## [PAGE TEXT]
• • • • • • •
This data dive explores a dataset of TV shows from TMDB (The Movie Database), an online community that collects information on TV shows, movies, and more. The dataset contains detailed information on various TV shows, including metadata like the number of seasons, episodes, languages, networks, ratings, and genres.
The purpose of this analysis is to understand the characteristics of the TV shows in the dataset and investigate patterns and trends in the data. Specifically, 1. Perform summary statistics to get an overview of the numeric and categorical data in the dataset. 2. Investigate relationships between certain key variables to answer some analytical questions about TV shows, such as: - Do certain languages or genres tend to have higher ratings? - Is there any correlation between the number of episodes and the average rating of a TV show? - What are the trends in the distribution of genres across different networks? 3. Visualize the data to better understand its distribution and identify trends or patterns in the relationships between key variables, such as ratings and episode counts.
The dataset includes the following columns:
- id: Unique identifier for the TV show.
- Name: The name of the TV show.
- Number_of_seasons: The number of seasons the TV show has aired.
- Number_of_episodes: The total number of episodes across all seasons.
• • • • • • •
Stored entries:

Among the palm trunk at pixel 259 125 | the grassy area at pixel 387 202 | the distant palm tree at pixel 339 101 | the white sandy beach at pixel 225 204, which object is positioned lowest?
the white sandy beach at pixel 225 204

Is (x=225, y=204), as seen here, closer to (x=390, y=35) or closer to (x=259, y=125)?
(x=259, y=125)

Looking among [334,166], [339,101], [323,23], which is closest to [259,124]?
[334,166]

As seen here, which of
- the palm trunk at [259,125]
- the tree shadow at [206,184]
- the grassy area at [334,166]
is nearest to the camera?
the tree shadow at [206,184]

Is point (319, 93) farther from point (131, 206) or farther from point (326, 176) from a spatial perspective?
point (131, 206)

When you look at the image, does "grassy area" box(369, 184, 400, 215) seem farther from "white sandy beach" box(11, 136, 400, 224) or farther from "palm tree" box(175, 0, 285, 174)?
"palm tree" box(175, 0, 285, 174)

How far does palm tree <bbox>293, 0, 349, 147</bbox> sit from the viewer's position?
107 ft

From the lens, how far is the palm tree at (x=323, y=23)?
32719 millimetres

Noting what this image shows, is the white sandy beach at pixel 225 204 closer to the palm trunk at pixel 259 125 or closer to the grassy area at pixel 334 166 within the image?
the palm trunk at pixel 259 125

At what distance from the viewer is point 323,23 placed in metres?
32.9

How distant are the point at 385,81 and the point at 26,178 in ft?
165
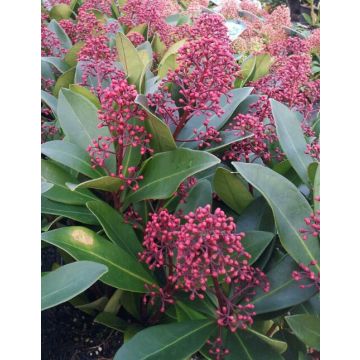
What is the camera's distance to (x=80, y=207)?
0.86m

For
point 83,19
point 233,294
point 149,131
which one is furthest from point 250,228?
point 83,19

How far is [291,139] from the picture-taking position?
849 millimetres

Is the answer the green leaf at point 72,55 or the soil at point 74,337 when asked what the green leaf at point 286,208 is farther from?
the green leaf at point 72,55

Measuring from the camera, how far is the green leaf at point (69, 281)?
2.13ft

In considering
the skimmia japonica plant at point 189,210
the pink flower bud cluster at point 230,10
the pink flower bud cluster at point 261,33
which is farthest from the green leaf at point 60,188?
the pink flower bud cluster at point 230,10

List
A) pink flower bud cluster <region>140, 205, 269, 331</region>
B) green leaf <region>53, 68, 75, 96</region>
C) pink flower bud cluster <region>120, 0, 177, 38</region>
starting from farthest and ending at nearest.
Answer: pink flower bud cluster <region>120, 0, 177, 38</region> → green leaf <region>53, 68, 75, 96</region> → pink flower bud cluster <region>140, 205, 269, 331</region>

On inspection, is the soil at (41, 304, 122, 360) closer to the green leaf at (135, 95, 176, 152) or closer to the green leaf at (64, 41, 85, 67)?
the green leaf at (135, 95, 176, 152)

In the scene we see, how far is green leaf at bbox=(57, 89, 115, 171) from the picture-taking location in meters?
0.89

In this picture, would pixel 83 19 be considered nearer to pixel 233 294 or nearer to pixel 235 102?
pixel 235 102

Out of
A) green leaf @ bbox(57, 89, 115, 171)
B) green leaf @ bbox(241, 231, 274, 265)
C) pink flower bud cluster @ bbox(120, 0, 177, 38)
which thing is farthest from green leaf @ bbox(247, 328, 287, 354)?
pink flower bud cluster @ bbox(120, 0, 177, 38)

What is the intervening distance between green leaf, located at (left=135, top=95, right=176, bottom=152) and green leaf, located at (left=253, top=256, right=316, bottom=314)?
251 mm

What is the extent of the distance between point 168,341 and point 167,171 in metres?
0.25

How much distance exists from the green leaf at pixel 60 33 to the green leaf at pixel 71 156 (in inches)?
23.8

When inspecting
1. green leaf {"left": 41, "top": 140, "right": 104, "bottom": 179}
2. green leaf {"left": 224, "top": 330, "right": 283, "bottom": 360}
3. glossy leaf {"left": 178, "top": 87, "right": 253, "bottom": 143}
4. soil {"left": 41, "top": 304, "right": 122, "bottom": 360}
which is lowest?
soil {"left": 41, "top": 304, "right": 122, "bottom": 360}
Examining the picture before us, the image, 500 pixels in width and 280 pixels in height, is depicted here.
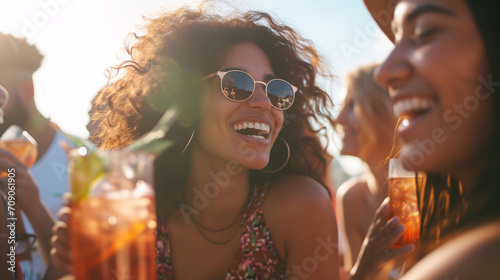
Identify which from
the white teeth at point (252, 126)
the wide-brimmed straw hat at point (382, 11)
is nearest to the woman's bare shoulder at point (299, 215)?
• • • • • • •
## [WHAT YOU WILL DO]
Copy the TMDB TV show dataset description from "The purpose of" up to and including "and episode counts.", swapping "ratings" for "scores" wherever it appears.

## [SOLUTION BELOW]
The purpose of this analysis is to understand the characteristics of the TV shows in the dataset and investigate patterns and trends in the data. Specifically, 1. Perform summary statistics to get an overview of the numeric and categorical data in the dataset. 2. Investigate relationships between certain key variables to answer some analytical questions about TV shows, such as: - Do certain languages or genres tend to have higher scores? - Is there any correlation between the number of episodes and the average rating of a TV show? - What are the trends in the distribution of genres across different networks? 3. Visualize the data to better understand its distribution and identify trends or patterns in the relationships between key variables, such as scores and episode counts.